Cahill's story is one of a sort of squandered greatness. In the last 11 years -- with "Hope and Glory" (1987), "Where the Heart Is" (1990), "Beyond Rangoon" (1995) and now "The General" -- the story of John Boorman's career is one of greatness realized. Though at times it's felt as if Boorman's greatness was being squandered: on the studios that dumped his movies, on the audiences who ignored them and on the critics who reviewed them so insipidly. But Boorman is one of the handful of working filmmakers who can legitimately be considered a giant of the medium. Having proved himself capable of visionary, go-for-broke filmmaking, he has gone on, in these last four films, to become a spellbinding storyteller of enormous warmth and humor, and a master of characterization. Most filmmakers exhaust their favorite themes long before they stop returning to them. As Boorman has learned to concentrate and focus his obsessions, his treatment of them has become more expansive, more penetrating than ever.

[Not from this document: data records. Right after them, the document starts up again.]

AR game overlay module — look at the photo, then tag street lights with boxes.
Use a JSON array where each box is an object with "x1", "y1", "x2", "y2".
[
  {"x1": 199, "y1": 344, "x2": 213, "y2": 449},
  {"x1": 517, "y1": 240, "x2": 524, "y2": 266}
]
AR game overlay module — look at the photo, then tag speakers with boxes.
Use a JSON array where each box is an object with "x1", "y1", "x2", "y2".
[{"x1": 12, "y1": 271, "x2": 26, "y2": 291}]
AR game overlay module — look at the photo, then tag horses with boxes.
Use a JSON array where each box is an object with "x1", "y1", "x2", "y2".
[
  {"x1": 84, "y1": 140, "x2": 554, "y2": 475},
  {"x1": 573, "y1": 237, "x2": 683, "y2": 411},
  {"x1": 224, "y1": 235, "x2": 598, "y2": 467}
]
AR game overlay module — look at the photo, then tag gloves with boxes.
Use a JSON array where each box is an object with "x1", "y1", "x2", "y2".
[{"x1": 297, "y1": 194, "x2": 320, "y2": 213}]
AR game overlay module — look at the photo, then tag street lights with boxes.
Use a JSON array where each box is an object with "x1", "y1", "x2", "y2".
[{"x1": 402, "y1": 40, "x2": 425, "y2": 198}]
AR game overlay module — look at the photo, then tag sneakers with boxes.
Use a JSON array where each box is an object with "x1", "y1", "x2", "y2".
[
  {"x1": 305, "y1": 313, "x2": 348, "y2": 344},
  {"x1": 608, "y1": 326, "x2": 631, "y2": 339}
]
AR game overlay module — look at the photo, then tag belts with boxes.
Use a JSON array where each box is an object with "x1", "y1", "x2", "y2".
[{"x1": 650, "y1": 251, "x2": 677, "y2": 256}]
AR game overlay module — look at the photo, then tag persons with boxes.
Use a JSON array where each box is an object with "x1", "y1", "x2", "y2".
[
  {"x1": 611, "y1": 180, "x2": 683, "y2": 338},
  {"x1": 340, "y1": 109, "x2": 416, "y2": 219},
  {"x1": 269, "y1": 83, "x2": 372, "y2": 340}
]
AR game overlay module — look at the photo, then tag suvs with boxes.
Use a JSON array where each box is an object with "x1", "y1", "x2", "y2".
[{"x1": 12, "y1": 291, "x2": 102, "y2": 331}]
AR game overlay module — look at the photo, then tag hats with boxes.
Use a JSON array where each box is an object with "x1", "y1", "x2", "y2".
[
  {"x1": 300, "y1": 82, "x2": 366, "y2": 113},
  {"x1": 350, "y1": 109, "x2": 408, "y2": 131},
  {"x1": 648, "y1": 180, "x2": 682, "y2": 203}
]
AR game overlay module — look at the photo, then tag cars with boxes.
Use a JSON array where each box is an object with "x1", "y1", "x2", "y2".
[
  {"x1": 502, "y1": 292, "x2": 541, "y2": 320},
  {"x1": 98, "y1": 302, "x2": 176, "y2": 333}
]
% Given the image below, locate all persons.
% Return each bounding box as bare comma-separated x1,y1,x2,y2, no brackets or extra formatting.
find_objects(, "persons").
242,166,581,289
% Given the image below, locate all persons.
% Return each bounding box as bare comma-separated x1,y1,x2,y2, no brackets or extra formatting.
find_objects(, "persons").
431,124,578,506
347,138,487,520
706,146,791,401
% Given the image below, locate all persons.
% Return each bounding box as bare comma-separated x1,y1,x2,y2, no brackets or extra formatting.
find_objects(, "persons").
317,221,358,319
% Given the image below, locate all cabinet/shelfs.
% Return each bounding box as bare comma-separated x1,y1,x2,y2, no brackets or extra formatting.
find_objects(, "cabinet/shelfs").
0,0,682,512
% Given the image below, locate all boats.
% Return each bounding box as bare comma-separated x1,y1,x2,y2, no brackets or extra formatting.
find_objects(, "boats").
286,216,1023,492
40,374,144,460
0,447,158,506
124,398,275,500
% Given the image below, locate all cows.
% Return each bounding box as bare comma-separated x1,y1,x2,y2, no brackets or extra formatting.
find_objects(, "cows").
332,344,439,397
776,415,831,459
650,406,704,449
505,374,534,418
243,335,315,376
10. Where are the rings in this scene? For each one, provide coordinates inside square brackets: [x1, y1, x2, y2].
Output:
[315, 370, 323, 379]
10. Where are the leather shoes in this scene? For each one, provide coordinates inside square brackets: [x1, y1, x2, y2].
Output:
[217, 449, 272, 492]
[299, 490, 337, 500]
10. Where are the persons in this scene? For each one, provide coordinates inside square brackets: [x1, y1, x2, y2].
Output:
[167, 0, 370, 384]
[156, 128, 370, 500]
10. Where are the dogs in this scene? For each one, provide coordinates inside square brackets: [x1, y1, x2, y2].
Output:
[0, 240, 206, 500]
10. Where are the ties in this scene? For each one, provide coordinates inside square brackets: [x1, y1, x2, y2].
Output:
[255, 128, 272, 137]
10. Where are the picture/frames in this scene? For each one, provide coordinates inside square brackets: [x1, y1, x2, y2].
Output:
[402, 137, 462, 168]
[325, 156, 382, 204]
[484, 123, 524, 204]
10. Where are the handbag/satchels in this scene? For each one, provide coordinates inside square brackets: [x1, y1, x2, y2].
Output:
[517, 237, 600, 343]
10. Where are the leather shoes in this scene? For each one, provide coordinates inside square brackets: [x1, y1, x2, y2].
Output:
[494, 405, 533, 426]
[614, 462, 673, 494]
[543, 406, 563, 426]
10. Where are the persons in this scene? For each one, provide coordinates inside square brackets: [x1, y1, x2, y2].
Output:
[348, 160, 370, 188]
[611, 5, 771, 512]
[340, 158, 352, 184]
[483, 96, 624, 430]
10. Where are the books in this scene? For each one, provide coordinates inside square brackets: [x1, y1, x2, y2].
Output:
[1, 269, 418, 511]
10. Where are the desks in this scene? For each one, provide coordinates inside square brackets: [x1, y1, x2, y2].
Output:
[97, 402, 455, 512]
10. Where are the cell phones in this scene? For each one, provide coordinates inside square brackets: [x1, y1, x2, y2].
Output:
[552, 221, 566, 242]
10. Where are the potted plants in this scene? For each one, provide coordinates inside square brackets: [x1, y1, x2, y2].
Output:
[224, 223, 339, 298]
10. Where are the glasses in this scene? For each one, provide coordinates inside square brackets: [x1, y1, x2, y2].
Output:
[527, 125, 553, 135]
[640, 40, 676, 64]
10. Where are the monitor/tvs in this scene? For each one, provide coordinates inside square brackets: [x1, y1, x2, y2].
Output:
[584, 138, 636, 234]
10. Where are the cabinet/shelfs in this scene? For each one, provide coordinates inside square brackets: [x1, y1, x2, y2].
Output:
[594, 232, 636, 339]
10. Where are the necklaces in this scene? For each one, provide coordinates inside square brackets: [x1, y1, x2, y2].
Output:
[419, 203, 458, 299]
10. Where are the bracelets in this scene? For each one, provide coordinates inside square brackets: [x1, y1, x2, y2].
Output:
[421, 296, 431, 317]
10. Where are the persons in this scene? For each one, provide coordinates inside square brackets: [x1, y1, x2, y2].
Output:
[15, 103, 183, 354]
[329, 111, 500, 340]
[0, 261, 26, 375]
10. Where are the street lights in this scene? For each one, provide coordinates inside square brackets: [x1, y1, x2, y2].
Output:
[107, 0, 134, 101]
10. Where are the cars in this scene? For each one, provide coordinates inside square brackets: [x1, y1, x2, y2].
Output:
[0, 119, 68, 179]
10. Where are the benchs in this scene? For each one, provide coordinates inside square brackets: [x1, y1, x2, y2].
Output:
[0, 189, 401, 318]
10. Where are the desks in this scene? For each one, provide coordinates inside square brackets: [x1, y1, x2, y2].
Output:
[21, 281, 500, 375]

Several times during "The General," Boorman uses the voice of Van Morrison to stand in for the spirit of Martin Cahill. Boorman has said that he heard Cahill's character in the rawness of Morrison's voice, with its suggestion of both tradition and wildness. He might have been referring to the quality that Morrison, quoting the great Irish tenor John McCormack, called "the yarrrrragh." That word suggests something -- it could be pain or exuberance -- called up from the guts; something both preverbal and suggestive of nuances of meaning beyond words; something primal and yet utterly distinctive; something that might be beautiful or ugly, but is always true. "The General" has the yarrrrragh in its soul.